Working data below:
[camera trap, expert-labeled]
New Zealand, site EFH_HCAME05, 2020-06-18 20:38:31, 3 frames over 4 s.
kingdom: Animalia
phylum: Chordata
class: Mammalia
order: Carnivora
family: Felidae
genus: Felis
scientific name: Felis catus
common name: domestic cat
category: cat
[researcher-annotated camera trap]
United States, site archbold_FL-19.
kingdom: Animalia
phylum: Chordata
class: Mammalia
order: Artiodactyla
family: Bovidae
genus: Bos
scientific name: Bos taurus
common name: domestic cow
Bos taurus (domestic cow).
End of Working data.
_Work instructions_
All the lines above need to be retyped exactly, with nothing left out.

_Answer to the problem_
[camera trap, expert-labeled]
New Zealand, site EFH_HCAME05, 2020-06-18 20:38:31, 3 frames over 4 s.
kingdom: Animalia
phylum: Chordata
class: Mammalia
order: Carnivora
family: Felidae
genus: Felis
scientific name: Felis catus
common name: domestic cat
category: cat
[researcher-annotated camera trap]
United States, site archbold_FL-19.
kingdom: Animalia
phylum: Chordata
class: Mammalia
order: Artiodactyla
family: Bovidae
genus: Bos
scientific name: Bos taurus
common name: domestic cow
Bos taurus (domestic cow).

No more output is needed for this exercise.